# Exercise prompt
Please revise these lines so that every "knit hat" becomes "wool beanie", with all else unchanged. Leave the pictures out of your answer.
-- BEGIN Records for this task --
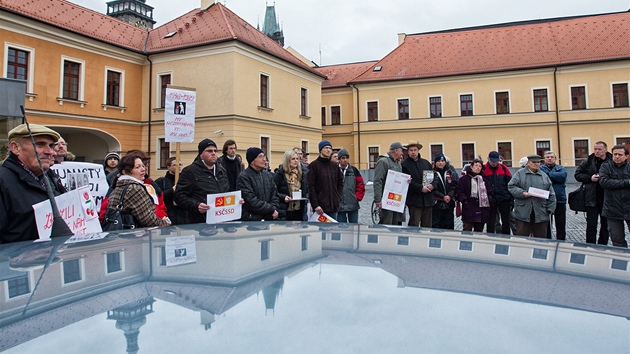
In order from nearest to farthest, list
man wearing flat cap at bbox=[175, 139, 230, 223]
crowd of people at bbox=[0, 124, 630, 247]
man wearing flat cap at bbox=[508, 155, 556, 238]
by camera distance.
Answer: crowd of people at bbox=[0, 124, 630, 247]
man wearing flat cap at bbox=[175, 139, 230, 223]
man wearing flat cap at bbox=[508, 155, 556, 238]

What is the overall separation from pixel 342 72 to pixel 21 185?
36.9 meters

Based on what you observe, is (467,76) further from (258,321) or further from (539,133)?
(258,321)

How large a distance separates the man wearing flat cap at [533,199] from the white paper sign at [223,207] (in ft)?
14.1

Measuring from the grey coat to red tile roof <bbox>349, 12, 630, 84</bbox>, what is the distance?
87.3 ft

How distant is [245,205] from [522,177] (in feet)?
14.3

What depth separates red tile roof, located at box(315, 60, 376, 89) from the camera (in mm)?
36188

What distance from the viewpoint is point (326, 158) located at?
20.2ft

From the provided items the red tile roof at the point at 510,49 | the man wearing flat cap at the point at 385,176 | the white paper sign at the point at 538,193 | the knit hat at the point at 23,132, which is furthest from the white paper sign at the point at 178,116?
the red tile roof at the point at 510,49

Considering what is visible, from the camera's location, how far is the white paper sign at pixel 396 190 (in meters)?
6.44

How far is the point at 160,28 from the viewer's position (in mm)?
25297

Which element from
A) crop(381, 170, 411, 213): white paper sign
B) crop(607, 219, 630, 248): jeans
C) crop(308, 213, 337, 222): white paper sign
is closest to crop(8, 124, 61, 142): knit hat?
crop(308, 213, 337, 222): white paper sign

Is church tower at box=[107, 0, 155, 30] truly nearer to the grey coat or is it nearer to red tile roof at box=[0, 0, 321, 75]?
red tile roof at box=[0, 0, 321, 75]

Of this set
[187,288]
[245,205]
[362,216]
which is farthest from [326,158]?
[362,216]

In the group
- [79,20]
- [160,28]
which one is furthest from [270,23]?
[79,20]
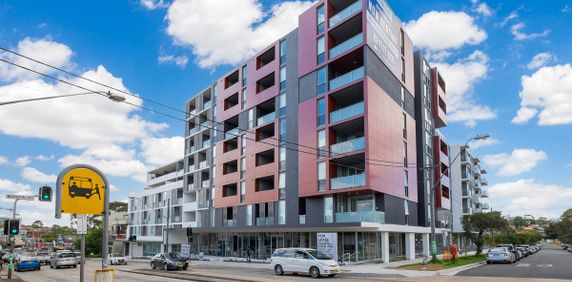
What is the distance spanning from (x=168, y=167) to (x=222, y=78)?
→ 95.4 ft

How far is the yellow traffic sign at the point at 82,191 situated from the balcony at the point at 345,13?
32.9 meters

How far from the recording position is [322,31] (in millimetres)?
41000

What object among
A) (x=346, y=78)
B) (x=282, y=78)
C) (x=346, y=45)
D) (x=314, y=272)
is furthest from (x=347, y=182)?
(x=282, y=78)

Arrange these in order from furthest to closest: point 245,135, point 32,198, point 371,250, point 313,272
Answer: point 245,135 → point 371,250 → point 313,272 → point 32,198

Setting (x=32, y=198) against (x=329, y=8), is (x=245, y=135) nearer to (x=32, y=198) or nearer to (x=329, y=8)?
(x=329, y=8)

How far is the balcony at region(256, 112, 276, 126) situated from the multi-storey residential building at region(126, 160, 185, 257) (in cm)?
2164

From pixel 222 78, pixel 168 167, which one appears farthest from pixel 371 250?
pixel 168 167

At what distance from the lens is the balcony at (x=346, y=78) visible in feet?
122

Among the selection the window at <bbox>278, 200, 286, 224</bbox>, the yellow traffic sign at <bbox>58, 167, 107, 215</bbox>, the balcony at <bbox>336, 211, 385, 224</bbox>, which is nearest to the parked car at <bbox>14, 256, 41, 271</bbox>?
the window at <bbox>278, 200, 286, 224</bbox>

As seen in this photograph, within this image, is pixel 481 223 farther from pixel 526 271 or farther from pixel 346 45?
pixel 346 45

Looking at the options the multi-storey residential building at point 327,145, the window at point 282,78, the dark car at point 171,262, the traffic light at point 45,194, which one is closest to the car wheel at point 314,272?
the multi-storey residential building at point 327,145

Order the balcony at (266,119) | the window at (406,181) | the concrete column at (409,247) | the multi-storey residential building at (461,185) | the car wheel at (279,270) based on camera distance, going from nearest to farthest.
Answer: the car wheel at (279,270), the concrete column at (409,247), the window at (406,181), the balcony at (266,119), the multi-storey residential building at (461,185)

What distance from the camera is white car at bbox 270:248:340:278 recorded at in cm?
2511

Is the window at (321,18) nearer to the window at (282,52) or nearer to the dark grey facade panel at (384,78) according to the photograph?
the dark grey facade panel at (384,78)
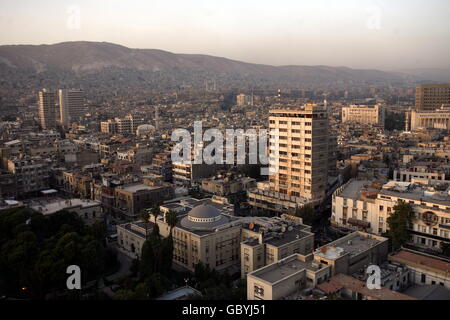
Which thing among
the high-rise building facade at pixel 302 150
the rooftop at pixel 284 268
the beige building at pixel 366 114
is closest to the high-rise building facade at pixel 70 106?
the beige building at pixel 366 114

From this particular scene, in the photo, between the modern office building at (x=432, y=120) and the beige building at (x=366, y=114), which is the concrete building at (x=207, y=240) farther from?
the beige building at (x=366, y=114)

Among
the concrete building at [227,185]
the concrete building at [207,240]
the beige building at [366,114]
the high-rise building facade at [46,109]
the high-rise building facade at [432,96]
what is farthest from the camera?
the high-rise building facade at [46,109]

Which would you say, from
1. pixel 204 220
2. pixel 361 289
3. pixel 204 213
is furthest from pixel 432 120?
pixel 361 289

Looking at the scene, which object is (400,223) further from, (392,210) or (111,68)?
-- END Records for this task --
# Solution to this exercise
In order from nearest to farthest, list
man wearing flat cap at bbox=[175, 139, 230, 223]
crowd of people at bbox=[0, 124, 630, 247]
man wearing flat cap at bbox=[508, 155, 556, 238]
by camera distance.
Answer: crowd of people at bbox=[0, 124, 630, 247]
man wearing flat cap at bbox=[175, 139, 230, 223]
man wearing flat cap at bbox=[508, 155, 556, 238]

What is the overall separation from pixel 342 72 to pixel 21 185?
36.9 meters

Based on what you observe, is (467,76) further from (258,321) or further from (539,133)?
(258,321)

How large a distance separates the man wearing flat cap at [533,199] from the white paper sign at [223,207] (in ft)?
14.1

Measuring from the grey coat to red tile roof <bbox>349, 12, 630, 84</bbox>, what is the distance?
87.3 ft

How distant is [245,205] from [522,177] (in feet)?
14.3

What depth separates red tile roof, located at box(315, 60, 376, 89) from the camera (in mm)?
36188

What distance from the viewpoint is point (326, 158) located at?
20.2ft

From the provided items the red tile roof at the point at 510,49 | the man wearing flat cap at the point at 385,176 | the white paper sign at the point at 538,193 | the wool beanie at the point at 23,132, which is furthest from the white paper sign at the point at 178,116?
the red tile roof at the point at 510,49

Considering what is visible, from the camera's location, how far is the white paper sign at pixel 396 190 (in meters)?
6.44

How far is the point at 160,28 from the viewer's position (in mm)?
25297

Which element from
A) crop(381, 170, 411, 213): white paper sign
B) crop(607, 219, 630, 248): jeans
C) crop(308, 213, 337, 222): white paper sign
is closest to crop(8, 124, 61, 142): wool beanie?
crop(308, 213, 337, 222): white paper sign

Is church tower at box=[107, 0, 155, 30] truly nearer to the grey coat or is it nearer to red tile roof at box=[0, 0, 321, 75]?
red tile roof at box=[0, 0, 321, 75]

Of this set
[187,288]
[245,205]
[362,216]
which is farthest from [326,158]?
[362,216]

In the group
- [79,20]
- [160,28]
which one is furthest from [270,23]?
[79,20]
What is the distance spanning from (x=168, y=167) to (x=222, y=78)?
→ 95.4 ft

How far is the yellow traffic sign at the point at 82,191 situated from the balcony at the point at 345,13?
32.9 meters

How far from the recording position is [322,31] (in millimetres)?
41000

What object among
A) (x=346, y=78)
B) (x=282, y=78)
C) (x=346, y=45)
D) (x=314, y=272)
is furthest from (x=347, y=182)?
(x=282, y=78)

Arrange these in order from furthest to closest: point 245,135, point 32,198, point 371,250, point 313,272
Answer: point 245,135 → point 371,250 → point 313,272 → point 32,198

Setting (x=32, y=198) against (x=329, y=8), is (x=245, y=135) nearer to (x=32, y=198) or nearer to (x=329, y=8)?
(x=329, y=8)

How far is the balcony at region(256, 112, 276, 126) situated from the multi-storey residential building at region(126, 160, 185, 257) (in cm)?
2164

From pixel 222 78, pixel 168 167, which one appears farthest from pixel 371 250?
pixel 168 167

At what distance from the lens is the balcony at (x=346, y=78) visible in feet?
122

Among the selection the window at <bbox>278, 200, 286, 224</bbox>, the yellow traffic sign at <bbox>58, 167, 107, 215</bbox>, the balcony at <bbox>336, 211, 385, 224</bbox>, which is nearest to the parked car at <bbox>14, 256, 41, 271</bbox>?
the window at <bbox>278, 200, 286, 224</bbox>

As seen in this photograph, within this image, is pixel 481 223 farther from pixel 526 271 or farther from pixel 346 45?
pixel 346 45

Looking at the options the multi-storey residential building at point 327,145, the window at point 282,78, the dark car at point 171,262, the traffic light at point 45,194, which one is closest to the car wheel at point 314,272?
the multi-storey residential building at point 327,145

Order the balcony at (266,119) | the window at (406,181) | the concrete column at (409,247) | the multi-storey residential building at (461,185) | the car wheel at (279,270) based on camera distance, going from nearest to farthest.
Answer: the car wheel at (279,270), the concrete column at (409,247), the window at (406,181), the balcony at (266,119), the multi-storey residential building at (461,185)

What distance from the camera is white car at bbox 270:248:340:278 recorded at in cm?
2511

Is the window at (321,18) nearer to the window at (282,52) or nearer to the dark grey facade panel at (384,78) according to the photograph?
the dark grey facade panel at (384,78)
Which thing among
the high-rise building facade at pixel 302 150
the rooftop at pixel 284 268
the beige building at pixel 366 114
is closest to the high-rise building facade at pixel 70 106?
the beige building at pixel 366 114

From this particular scene, in the photo, between the modern office building at (x=432, y=120) and the beige building at (x=366, y=114), which is the concrete building at (x=207, y=240) farther from?
the beige building at (x=366, y=114)

Among
the concrete building at [227,185]
the concrete building at [207,240]
the beige building at [366,114]
the high-rise building facade at [46,109]
the high-rise building facade at [432,96]
what is farthest from the camera?
the high-rise building facade at [46,109]

Which would you say, from
1. pixel 204 220
2. pixel 361 289
3. pixel 204 213
is furthest from pixel 432 120?
pixel 361 289

Looking at the scene, which object is (400,223) further from, (392,210) or (111,68)?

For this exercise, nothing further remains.